Creativity is a common strength among people with ADHD. “They’re constantly thinking about new things [and] they approach things in a really interesting way,” says Dr. Diaz. While some may struggle with keeping papers in alphabetical order or their desks tidy and free of sticky note mountains, they may also find alternative, ingenious ways to organize their lives that more “traditional” brains may not have considered. (Check out how your desk can boost your creativity.) Plus, if you have inattentive ADHD, daydreaming can be a rich source of creative ideas.
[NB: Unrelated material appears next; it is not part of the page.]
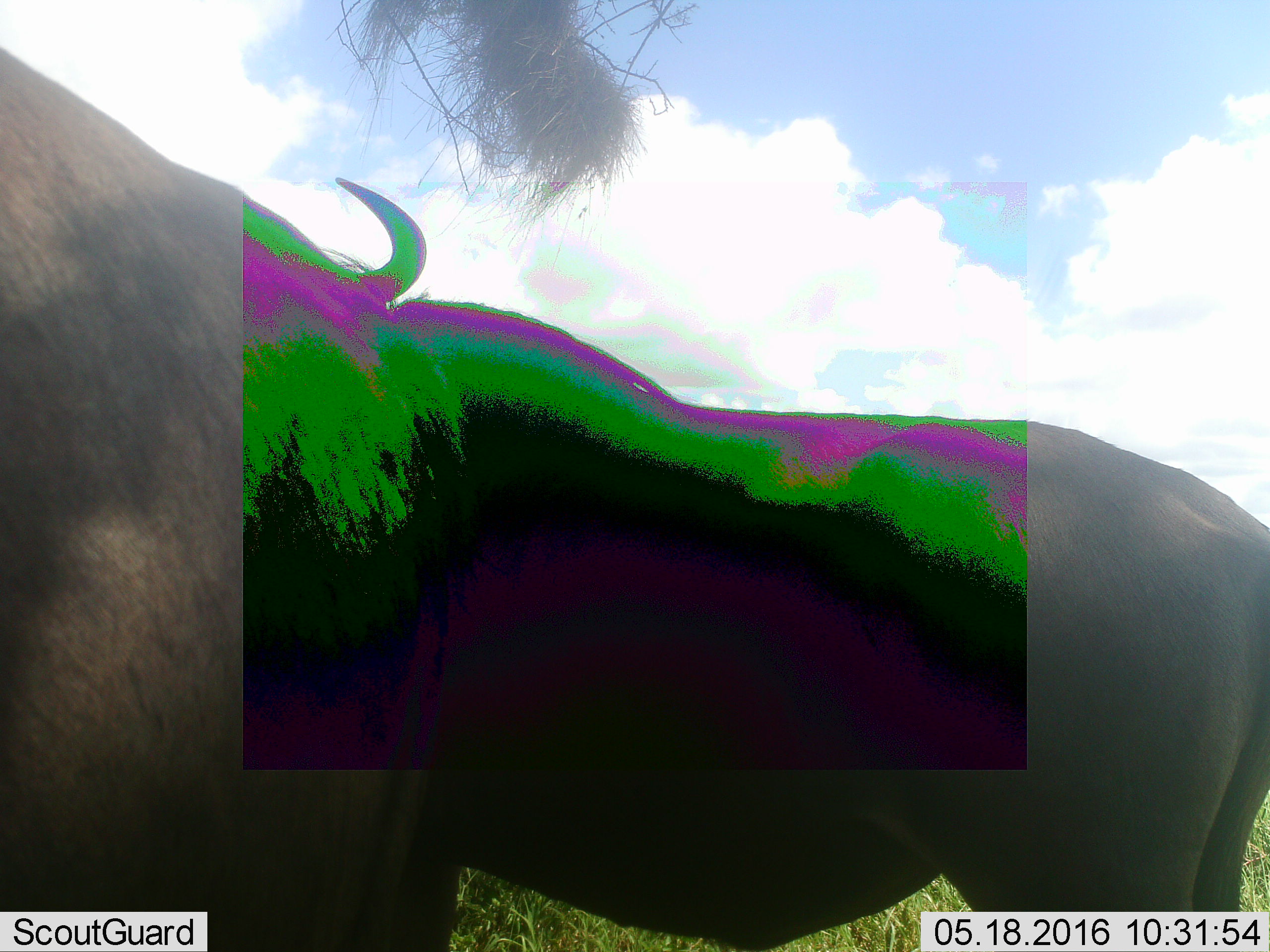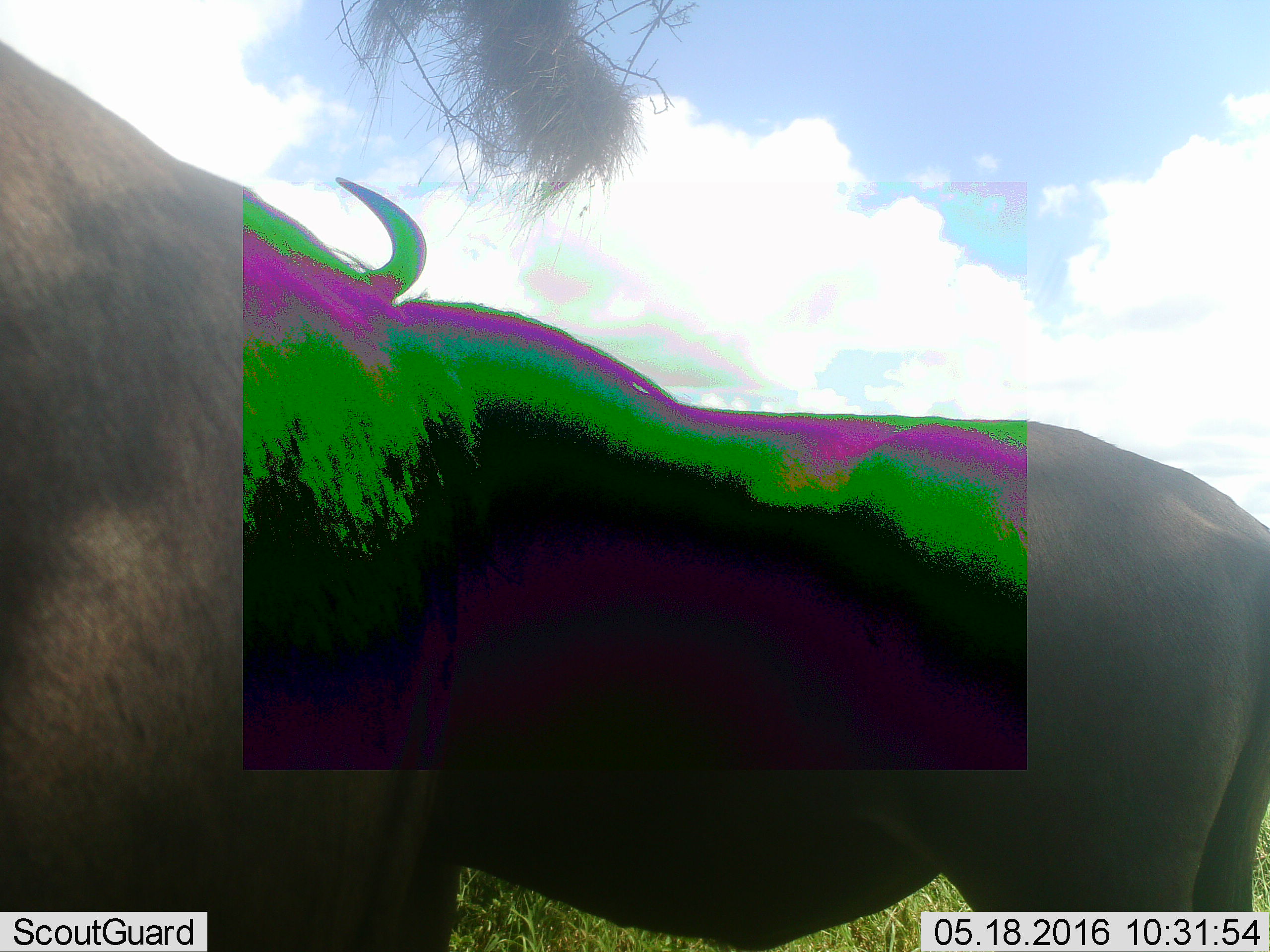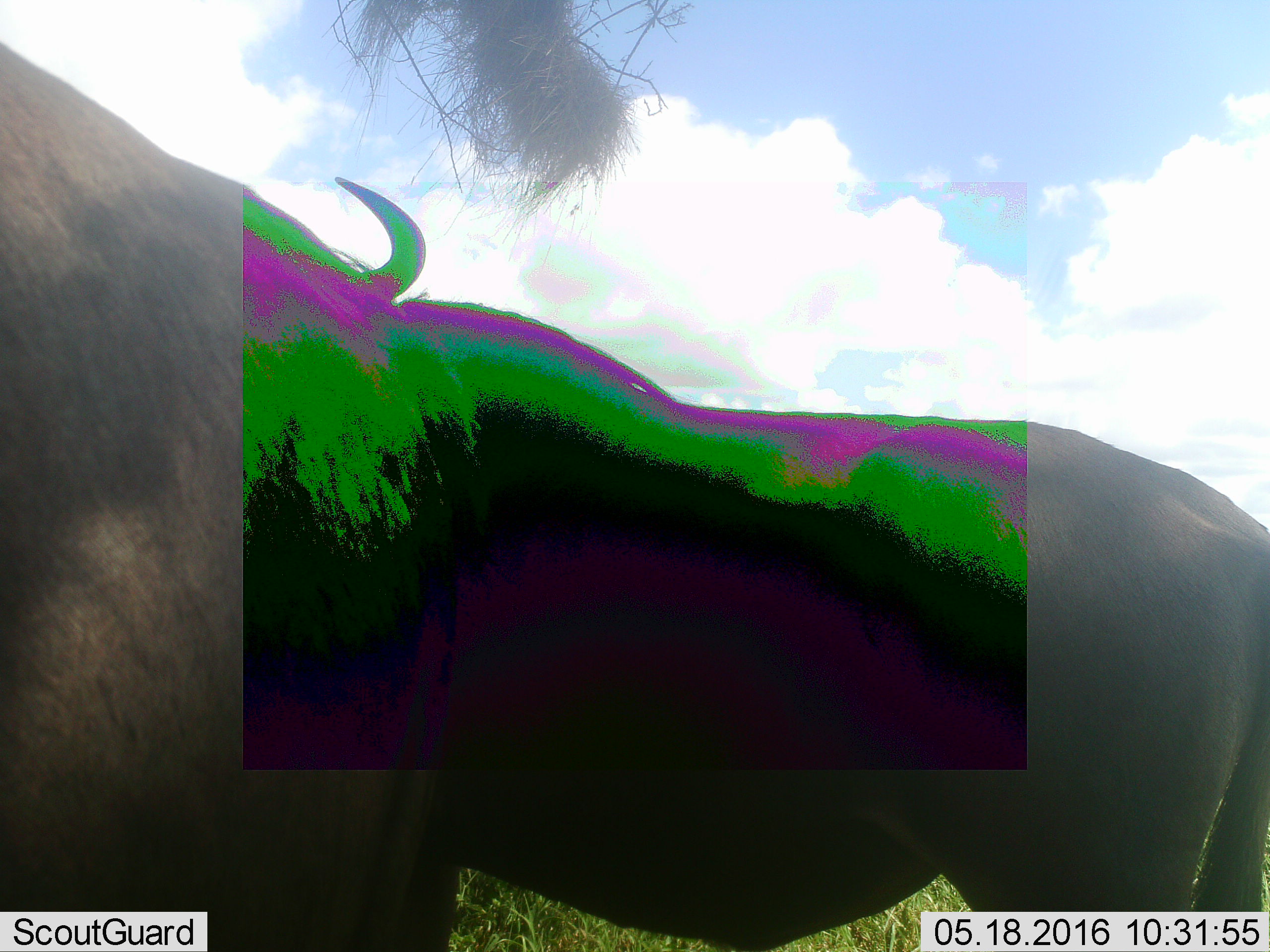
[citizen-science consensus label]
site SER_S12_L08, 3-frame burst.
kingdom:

A love of multitasking is something people with ADHD have in common. People may describe ADHD as “an inability to focus,” but you could also think of it as an ability to juggle and bounce between multiple ideas, tasks, and conversations. “Maybe you’re the person that can thrive on being able to do multiple different things at one time,” says Jennifer Hartstein, PsyD, psychologist in New York City.
And if that’s not enough proof, consider the number of accomplished academics, entertainers, and business gurus who have succeeded despite—or because of—their ADHD brain. Celebrities like Justin Timberlake, Channing Tatum, Adam Levine, Lisa Ling, and Michael Phelps have all spoken about growing up with ADHD.
“One great thing that I’ve done with a couple kids that have been diagnosed with ADHD [is] Google famous people with ADHD,” says Alok Patel, MD, pediatrician at New York Presbyterian, Morgan Stanley Children’s Hospital. “Children all of a sudden realize they can live a totally long and productive life with ADHD.”